Looking ahead to a Bright Week

As we approach Advent, we take the long view and remind ourselves, through this Easter sermon by Lynda Taylor, where we are heading in the Christian story.

Preacher: Revd Dr Lynda Taylor
Date: 16 April 2017 (Easter Day)

A Bright Week

At Christmas we celebrated the light that came into the world with the birth of Jesus and we celebrated God coming to be with us. Throughout Lent we travelled on a journey in the desert, learning what it means to grow spiritually and to be shaped into the people of God. On Good Friday we remembered the darkness – and we took it seriously, because Jesus himself took it seriously. And today, on this Resurrection Morning, we celebrate the light of Christ burning even more brightly in the world – not just in the resurrected body of Jesus, but in the lives of all his followers – dispelling the darkness and bringing good news for all creation.

I wonder – were any of you given an Easter egg today?

It’s traditional to celebrate Easter with eggs of various sorts. But do you know why we use this symbol? Any suggestions? Eggs are a sign of new life – the rich treasure inside an egg has the potential to grow into a chick, and baby chicks are a sign of spring and new life – just like the lambs and baby rabbits and spring flowers we see around us at this time of year.

But the shape of an egg is also sometimes thought to resemble the huge stone that covered the entrance to the tomb where Jesus’ body was buried after his crucifixion on Good Friday. On Easter morning God rolled that stone away so that the risen Jesus could be released from the place of death into new life in God’s world. It’s not so common nowadays, but some chocolate eggs are just hollow inside reminding us of that empty tomb that Jesus left behind. He – and we – are no longer held prisoner by sin and death but are free to experience and enjoy God’s life-giving power.

I’ve got some more Easter eggs to show you today – they’re not real eggs or chocolate eggs, but decorated wooden eggs from another country.

Many years ago, in the 1970s, I was a student of Russian at the university of Moscow.

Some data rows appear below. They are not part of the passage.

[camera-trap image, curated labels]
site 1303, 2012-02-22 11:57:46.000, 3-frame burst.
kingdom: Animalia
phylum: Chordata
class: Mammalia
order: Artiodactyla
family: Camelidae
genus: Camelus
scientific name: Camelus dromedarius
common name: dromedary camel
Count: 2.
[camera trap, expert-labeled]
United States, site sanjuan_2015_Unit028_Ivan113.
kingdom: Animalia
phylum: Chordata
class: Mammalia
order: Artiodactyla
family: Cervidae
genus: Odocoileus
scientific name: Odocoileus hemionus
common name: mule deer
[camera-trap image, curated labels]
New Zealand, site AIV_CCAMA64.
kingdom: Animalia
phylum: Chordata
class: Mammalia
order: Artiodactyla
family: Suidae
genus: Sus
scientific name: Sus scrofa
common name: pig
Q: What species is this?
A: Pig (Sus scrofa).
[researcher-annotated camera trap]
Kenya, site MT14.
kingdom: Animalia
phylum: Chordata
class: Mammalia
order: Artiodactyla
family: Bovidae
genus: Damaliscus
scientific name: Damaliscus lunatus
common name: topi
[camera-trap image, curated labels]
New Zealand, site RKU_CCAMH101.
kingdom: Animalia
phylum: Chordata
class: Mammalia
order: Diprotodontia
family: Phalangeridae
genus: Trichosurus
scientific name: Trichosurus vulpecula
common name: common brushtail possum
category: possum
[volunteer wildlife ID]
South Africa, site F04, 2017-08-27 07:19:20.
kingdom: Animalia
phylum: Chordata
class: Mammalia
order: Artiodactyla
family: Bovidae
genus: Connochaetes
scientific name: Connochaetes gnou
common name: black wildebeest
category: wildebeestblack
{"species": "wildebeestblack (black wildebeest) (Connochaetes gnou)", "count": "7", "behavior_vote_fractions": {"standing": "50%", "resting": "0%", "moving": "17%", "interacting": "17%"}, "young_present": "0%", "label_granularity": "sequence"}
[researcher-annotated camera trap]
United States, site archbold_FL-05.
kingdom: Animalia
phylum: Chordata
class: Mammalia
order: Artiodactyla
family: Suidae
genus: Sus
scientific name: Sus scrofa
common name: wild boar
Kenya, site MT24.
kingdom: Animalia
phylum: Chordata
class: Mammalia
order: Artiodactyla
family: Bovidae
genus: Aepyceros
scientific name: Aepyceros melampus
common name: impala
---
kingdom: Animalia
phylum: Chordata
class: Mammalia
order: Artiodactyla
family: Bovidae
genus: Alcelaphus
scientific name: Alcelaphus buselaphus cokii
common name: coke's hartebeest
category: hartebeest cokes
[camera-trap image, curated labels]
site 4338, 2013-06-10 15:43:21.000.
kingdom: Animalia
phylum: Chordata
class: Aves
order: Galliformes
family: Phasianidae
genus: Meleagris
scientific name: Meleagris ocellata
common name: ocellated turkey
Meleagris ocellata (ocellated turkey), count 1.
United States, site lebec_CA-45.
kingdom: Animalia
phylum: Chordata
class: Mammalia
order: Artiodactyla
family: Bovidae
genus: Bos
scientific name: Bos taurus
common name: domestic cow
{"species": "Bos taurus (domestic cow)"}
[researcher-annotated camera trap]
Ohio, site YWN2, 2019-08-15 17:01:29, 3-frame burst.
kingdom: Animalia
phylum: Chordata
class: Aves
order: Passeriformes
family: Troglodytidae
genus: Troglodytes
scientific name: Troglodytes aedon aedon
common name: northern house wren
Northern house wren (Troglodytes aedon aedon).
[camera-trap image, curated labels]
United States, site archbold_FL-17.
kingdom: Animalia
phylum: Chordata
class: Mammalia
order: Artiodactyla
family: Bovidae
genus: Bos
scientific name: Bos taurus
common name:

At that time Russia was still at the heart of the old Soviet Union and it wasn’t easy to be a Christian there.

Every week I used to go to the local market to buy fresh fruit and vegetables, and during February and March, I noticed that some of the stallholders were selling traditional painted wooden eggs. So each week during Lent that year I bought a couple, and by Easter I had my own little collection of Russian eggs which you can see here.

Have a look at them more closely. You can take them out of the basket to have a closer look and pass them around. They won’t break because they’re made of wood. But be gentle with them as they’re rather old now and the bright colours are slowly fading.

You can see that some of the eggs are simple – painted in just one colour. And some are brighter – with flowers or patterns.

Who has found an egg showing a cockerel or a hedgehog?

Who has found the eggs that carry a picture of an old Russian church with its onion-shaped domes?

And there is one egg which has a secret inside it. Can you find it?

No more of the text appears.